### Spatial question entries:
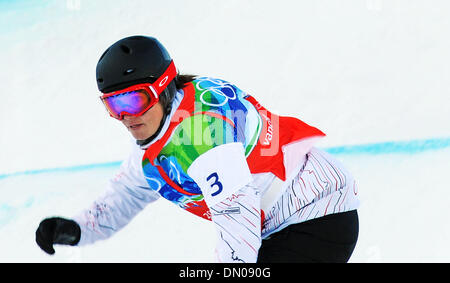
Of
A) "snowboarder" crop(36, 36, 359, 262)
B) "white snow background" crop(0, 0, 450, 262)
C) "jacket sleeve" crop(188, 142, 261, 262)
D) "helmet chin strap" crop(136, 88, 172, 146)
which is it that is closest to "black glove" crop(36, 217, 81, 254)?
"snowboarder" crop(36, 36, 359, 262)

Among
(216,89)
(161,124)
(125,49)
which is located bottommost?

### PROBLEM DESCRIPTION:
Rewrite all the entries above with "bottommost" swapped for "lowest" and nothing else changed. Leave the pictures out.

### WRITTEN RESPONSE:
Of
A) "snowboarder" crop(36, 36, 359, 262)
B) "white snow background" crop(0, 0, 450, 262)
C) "jacket sleeve" crop(188, 142, 261, 262)
D) "helmet chin strap" crop(136, 88, 172, 146)
which is it that is closest to "black glove" crop(36, 217, 81, 254)?
"snowboarder" crop(36, 36, 359, 262)

Among
(216,89)
(161,124)
(125,49)
which is located lowest?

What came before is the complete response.